There must be insightful, innovative minds among business users who are able to ask those questions.

3. At the same time, processes have to be in place to collect data from multiple functions, and this can be a bigger challenge than getting the technology right.

Consider this: A prospective advertiser wants to know the deep demographic behaviour of readers who read the automobile section in both print and Web editions.

A part of your Web data may have most of those dimensions already, but that identifiable information is only about 20% of the total, collected from a sign-up process most users avoid. The remaining 80% provides partial demographic information from a third-party data management platform (DMP).

The other part of the user universe is from your print side, where various functions collect user data in silos. And, as is true in most cases, the pre-sales department that has to supply the data to the advertiser doesn’t have a clue about what data various departments like subscription, events, and circulation have collected so far.

All this will lead to more conjectures than reliable analyses, supplemented by questionable inputs from agencies based on ludicrous sample sizes. Even the best data-processing architecture wouldn’t be of any help here.

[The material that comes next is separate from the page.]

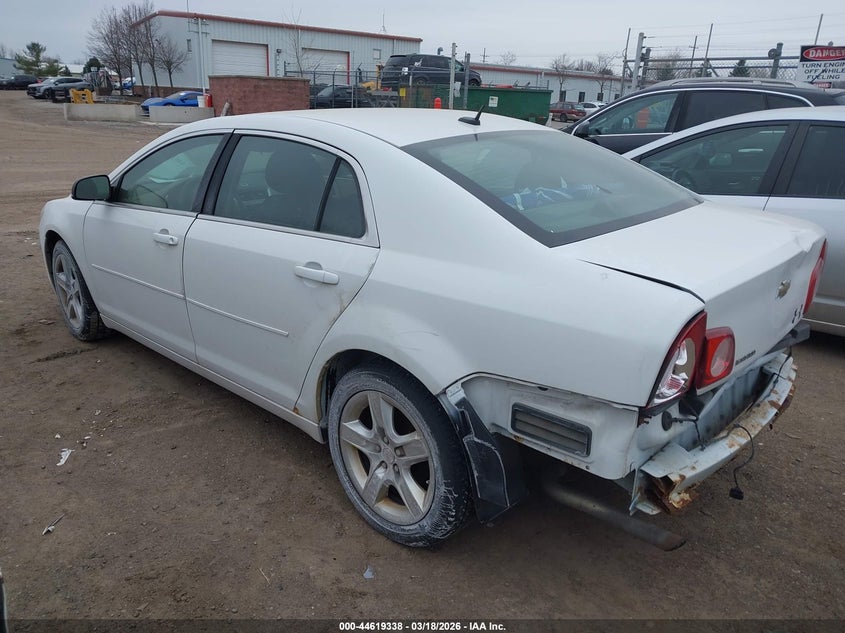 2011 Chevrolet Malibu Ls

In a better scenario, all functions would regularly upload data in a prescribed format into a central location. Trend and demographic information from each piece would then be automatically compared, de-duplicated, and extrapolated to project for the entire universe, combining web and print. And, any slice of it would be readily available, in a template that often advertisers ask for, avoiding last-minute hustles.

4. Another important piece in the data canvas is the reporting template. Whether you use Big Data, standardising analytical reports across processes has great benefits. It forces various functions to look at data from organisational perspectives.

Frequently changing the nature of reporting templates only complicates the process of decision-making. We all take time to adapt to a new reporting template.

The traditional offline spreadsheet-based ad-hoc reporting style is a big obstacle in standardising reports. Decide which metrics, dimensions, and time ranges best identify the success or failure of content functions. Create templates accordingly, and then automate and follow them uniformly.

5. This is specific to automated processes. Once you have subscribed to online Big Data solutions, take a close look at what data you are saving and in what quantities. Most online Big Data solutions charge by the size of data sets queried into and the number of queries made in a billing cycle.

To save costs, minimise storage of raw data and save extracts in a form that supports your reporting templates (point No. 4 above). That will make your processes faster and more efficient.

In my estimate, up to 70% of regular editorial analytics requirements don’t require custom Big Data queries. That lets us be selective and save storage costs. Store only select sets that would make sense for historical analysis in the future, and activate auto-deletion at suitable intervals.

Another great cost saver is an intermediate data-extract layer between your Big Data server and the visualisation interface. Put the extract on an in-house online SQL setup so you can run unlimited queries into it without incurring extra costs. This is a bit technical and can be discussed in another post.

And finally, if you call a consultant for setting up a data warehouse and analytics architecture, don’t get sold on to the fancy frills these consultants talk about, regardless of how interesting they may sound!

Many such companies earn handsome commissions from hardware, software, and/or SAAS solutions their clients purchase; that’s a globally accepted revenue stream. The point is, you should not be too enamored to spend on stuff that is useless and capable of making people question your decisions in the future.